EBI-005 is what’s known as a “rationally designed” protein. That means that instead of cloning a naturally occurring protein or scouring libraries of known antibodies to find something that might be able to conquer dry eye, Eleven built its drug from the ground up to possess certain characteristics. First, it inhibits two types of interleukin-1 (IL-1) receptors that drive both the pain and inflammation associated with the disease. And the drug can penetrate the cornea, reside there for an extended period, and remain thermally stable—attributes that are key to getting anything to work properly in the eye.

In data from animal trials announced at an industry conference last night, EBI-005 was shown to be 10 times as potent at binding to IL-1 as anakinra (Kineret), an IL-1 blocker marketed by Amgen (NASDAQ: AMGN) to treat rheumatoid arthritis.

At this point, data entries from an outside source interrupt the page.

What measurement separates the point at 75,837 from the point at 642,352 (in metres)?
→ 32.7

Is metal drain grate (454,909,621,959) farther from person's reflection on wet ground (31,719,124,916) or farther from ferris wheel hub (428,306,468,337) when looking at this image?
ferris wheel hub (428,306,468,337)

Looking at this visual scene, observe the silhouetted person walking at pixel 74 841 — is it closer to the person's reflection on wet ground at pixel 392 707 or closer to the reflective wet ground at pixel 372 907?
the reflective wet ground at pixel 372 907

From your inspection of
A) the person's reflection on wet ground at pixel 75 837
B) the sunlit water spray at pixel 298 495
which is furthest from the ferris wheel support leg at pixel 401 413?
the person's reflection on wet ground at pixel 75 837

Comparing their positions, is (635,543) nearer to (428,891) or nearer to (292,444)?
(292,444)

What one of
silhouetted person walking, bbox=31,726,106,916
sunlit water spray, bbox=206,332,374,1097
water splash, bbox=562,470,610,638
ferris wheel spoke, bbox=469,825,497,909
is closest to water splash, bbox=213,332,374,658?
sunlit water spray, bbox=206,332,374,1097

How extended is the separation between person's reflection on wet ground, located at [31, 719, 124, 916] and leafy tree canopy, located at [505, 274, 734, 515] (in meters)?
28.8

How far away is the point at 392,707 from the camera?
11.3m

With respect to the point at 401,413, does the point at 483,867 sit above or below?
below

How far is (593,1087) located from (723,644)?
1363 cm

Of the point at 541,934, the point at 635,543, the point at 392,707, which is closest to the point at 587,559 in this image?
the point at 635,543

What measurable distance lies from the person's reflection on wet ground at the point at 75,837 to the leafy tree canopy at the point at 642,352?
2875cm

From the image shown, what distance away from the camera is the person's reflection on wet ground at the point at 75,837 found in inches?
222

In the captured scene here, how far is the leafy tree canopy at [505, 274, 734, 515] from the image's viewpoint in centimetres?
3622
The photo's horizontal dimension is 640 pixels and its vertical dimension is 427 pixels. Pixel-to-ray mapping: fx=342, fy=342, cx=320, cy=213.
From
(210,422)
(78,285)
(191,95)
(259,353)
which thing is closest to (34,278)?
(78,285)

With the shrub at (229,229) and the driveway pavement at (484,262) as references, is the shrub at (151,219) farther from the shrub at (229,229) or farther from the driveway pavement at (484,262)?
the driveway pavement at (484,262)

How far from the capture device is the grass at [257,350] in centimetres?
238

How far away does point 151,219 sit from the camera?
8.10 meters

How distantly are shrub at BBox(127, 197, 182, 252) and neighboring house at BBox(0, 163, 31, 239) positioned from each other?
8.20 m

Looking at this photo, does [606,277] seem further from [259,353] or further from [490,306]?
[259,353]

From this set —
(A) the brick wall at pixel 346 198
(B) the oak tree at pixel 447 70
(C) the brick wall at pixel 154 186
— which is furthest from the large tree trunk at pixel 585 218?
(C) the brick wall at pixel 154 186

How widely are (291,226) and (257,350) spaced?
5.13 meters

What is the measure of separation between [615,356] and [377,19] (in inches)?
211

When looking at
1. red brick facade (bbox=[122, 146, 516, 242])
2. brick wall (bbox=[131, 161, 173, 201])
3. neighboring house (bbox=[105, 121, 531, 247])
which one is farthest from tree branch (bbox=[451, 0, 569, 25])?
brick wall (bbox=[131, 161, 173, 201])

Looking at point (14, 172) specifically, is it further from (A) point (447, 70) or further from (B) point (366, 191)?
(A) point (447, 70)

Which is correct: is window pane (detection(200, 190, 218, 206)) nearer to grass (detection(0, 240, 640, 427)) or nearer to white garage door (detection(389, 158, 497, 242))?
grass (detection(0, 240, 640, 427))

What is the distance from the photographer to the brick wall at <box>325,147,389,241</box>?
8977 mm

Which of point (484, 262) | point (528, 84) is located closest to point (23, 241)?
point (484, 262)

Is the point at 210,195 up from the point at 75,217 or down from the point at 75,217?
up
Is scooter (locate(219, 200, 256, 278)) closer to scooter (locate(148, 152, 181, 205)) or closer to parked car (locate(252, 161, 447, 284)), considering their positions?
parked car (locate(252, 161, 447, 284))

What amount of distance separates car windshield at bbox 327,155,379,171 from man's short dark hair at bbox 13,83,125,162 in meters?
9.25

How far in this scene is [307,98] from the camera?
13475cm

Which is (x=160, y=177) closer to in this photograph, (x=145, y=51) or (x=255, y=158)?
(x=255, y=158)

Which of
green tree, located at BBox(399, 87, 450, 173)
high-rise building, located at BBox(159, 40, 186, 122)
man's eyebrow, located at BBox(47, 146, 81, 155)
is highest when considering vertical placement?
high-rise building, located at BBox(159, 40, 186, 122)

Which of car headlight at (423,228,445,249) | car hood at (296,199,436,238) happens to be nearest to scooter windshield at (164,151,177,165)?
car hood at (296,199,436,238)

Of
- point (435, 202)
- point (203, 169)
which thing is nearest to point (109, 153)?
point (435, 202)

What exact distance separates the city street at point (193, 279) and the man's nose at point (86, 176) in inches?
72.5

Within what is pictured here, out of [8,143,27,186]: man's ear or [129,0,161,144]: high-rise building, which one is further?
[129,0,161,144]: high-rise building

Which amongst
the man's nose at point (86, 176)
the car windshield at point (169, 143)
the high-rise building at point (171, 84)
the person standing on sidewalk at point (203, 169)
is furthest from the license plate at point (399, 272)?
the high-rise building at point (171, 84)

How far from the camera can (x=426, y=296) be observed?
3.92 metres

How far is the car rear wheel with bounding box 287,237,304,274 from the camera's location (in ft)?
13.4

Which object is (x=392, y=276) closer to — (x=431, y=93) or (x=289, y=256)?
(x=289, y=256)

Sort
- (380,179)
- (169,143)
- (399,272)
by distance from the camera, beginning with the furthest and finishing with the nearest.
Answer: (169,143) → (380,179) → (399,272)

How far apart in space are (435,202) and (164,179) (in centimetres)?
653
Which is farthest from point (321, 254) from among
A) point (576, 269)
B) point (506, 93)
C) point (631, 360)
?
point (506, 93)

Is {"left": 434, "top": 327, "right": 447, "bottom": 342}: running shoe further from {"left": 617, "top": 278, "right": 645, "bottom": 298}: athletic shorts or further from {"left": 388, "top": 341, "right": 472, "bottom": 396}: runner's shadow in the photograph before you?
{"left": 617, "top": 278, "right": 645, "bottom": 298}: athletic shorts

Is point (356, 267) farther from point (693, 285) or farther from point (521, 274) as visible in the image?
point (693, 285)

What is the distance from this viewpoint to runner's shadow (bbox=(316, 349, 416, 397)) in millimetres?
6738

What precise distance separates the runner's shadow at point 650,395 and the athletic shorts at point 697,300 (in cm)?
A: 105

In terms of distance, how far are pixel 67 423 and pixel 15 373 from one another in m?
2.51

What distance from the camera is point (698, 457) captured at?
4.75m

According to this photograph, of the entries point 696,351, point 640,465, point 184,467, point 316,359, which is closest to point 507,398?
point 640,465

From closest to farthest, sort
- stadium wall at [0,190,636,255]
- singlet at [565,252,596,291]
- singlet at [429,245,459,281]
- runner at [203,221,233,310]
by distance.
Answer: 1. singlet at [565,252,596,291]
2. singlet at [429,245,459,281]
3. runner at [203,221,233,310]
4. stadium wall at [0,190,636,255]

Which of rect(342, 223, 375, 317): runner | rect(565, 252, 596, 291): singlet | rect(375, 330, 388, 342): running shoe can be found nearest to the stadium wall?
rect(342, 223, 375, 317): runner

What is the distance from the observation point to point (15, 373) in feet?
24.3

It also proved to be more active than cyclosporine, which is the main ingredient of the $700-million-a-year dry-eye treatment marketed by Allergan (NYSE: AGN) under the brand name Restasis.

Celniker says Eleven’s drug will address some of the shortcomings of Allergan’s treatment. “Cyclosporine can quiet the inflammation but it can’t stop it,” she says. “It also has no impact on the pain associated with dry eye syndrome, which is what is really driving people to get treatment.”

As for Amgen’s drug kineret, Celniker says, it does block the two IL-1 receptors that spark pain and inflammation, but “not with a high enough affinity for what we would need in dry eye.”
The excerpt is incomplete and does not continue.